Gurkenglas comments on Contest: $1,000 for good questions to ask to an Oracle AI

Gurkenglas 26 Aug 2019 15:36 UTC
3 points
Counterfactual Oracle submission. In case of erasure, have humans write a message to send back in time. Make the Oracle produce the probability distribution over messages. This distribution isn’t safe for humans to read, because some of the messages were written by UFAI. If we read one sample from the distribution, the probability of our doom is as it would usually be over the simulated time frame. Use differential privacy theory to design a query to the distribution that does better than this.

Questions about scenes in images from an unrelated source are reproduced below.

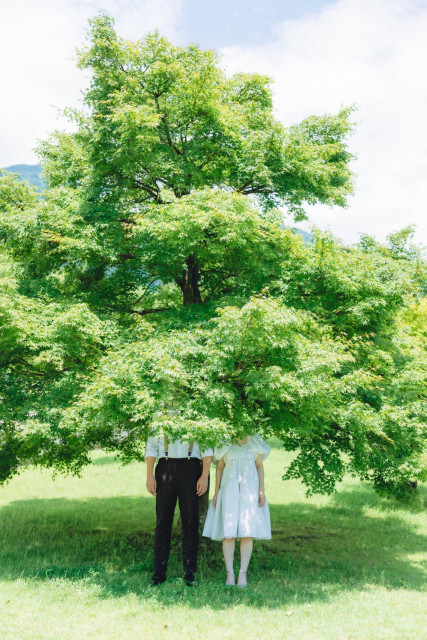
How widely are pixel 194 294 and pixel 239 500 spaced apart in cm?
438

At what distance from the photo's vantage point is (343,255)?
320 inches

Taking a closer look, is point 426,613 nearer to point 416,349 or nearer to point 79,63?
point 416,349

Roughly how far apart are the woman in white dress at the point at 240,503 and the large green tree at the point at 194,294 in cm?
55

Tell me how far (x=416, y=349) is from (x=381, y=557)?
143 inches

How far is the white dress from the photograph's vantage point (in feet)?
20.0

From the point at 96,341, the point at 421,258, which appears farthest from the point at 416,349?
the point at 96,341

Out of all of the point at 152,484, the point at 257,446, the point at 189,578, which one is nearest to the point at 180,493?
the point at 152,484

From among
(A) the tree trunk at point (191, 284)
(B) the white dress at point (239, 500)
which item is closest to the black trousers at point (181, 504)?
(B) the white dress at point (239, 500)

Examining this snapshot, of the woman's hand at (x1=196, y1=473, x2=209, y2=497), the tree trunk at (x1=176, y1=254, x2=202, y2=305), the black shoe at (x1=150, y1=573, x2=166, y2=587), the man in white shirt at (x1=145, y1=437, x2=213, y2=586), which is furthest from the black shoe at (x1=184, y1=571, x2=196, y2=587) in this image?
the tree trunk at (x1=176, y1=254, x2=202, y2=305)

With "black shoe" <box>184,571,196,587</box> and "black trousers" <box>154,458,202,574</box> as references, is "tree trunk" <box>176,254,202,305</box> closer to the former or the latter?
"black trousers" <box>154,458,202,574</box>

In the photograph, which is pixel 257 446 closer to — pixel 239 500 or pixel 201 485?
pixel 239 500

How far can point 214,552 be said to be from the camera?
28.2 ft

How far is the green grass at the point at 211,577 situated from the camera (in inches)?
186

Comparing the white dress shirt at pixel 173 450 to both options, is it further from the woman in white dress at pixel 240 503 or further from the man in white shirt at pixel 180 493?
the woman in white dress at pixel 240 503
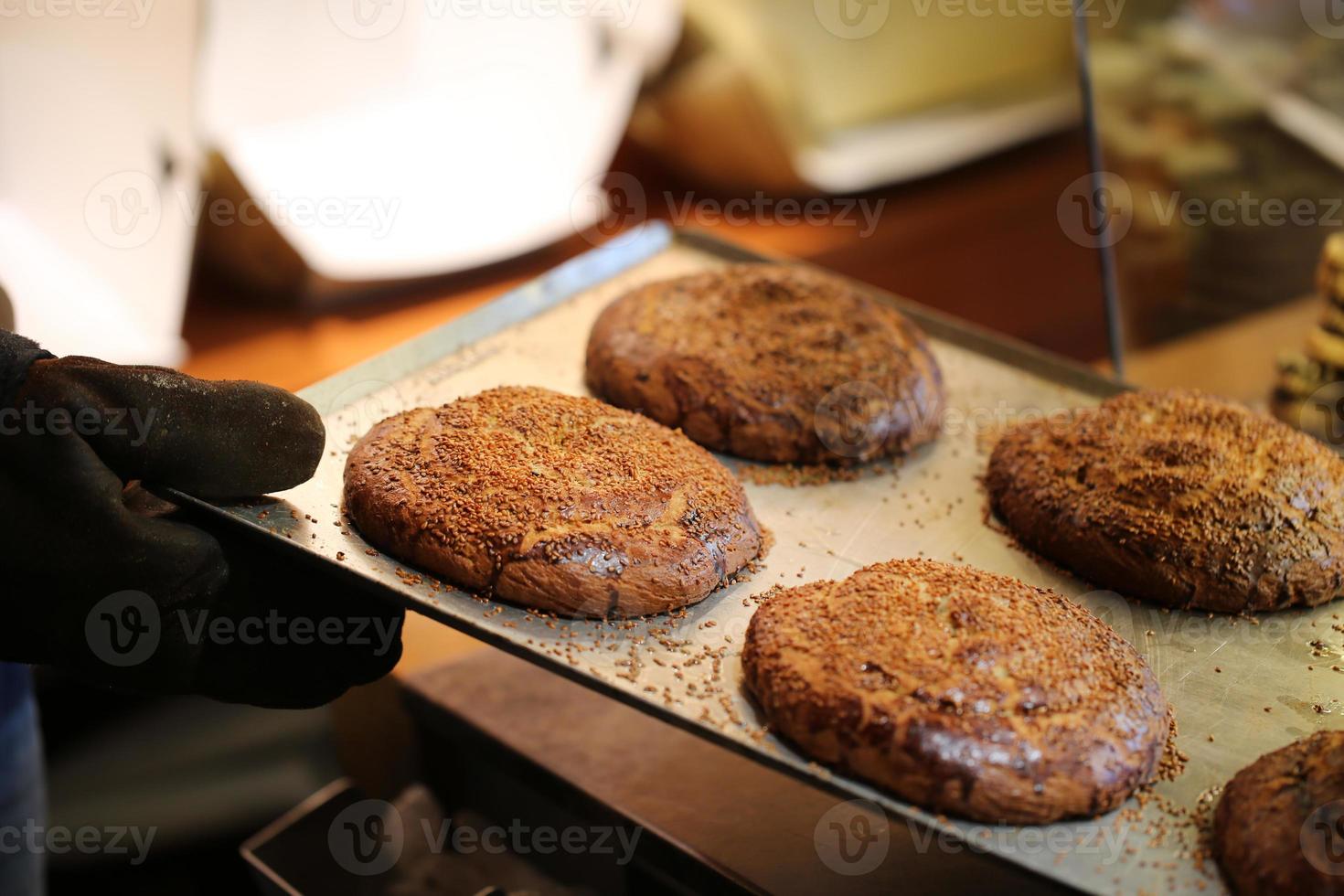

More detail: Sample a hundred answers. Ten of them were written by UFAI. Consider the sample list to lie in the space Message^100, where two lists are adjacent iff they differ by one entry. We are going to get about the worst query outcome in some 10-ball. Differentially private queries enforce that each step in listspace changes the probability of each query answer by at most a factor of 1+epsilon. For example, when asking how many messages sound panicked to some dumb text processor, we could randomize the answer up or down a little in order to bound the optimization power of the UFAIs to, say, one bit.
What links here?
- Gurkenglas's comment on Contest: $1,000 for good questions to ask to an Oracle AI by Stuart_Armstrong (28 Aug 2019 11:25 UTC; 5 points)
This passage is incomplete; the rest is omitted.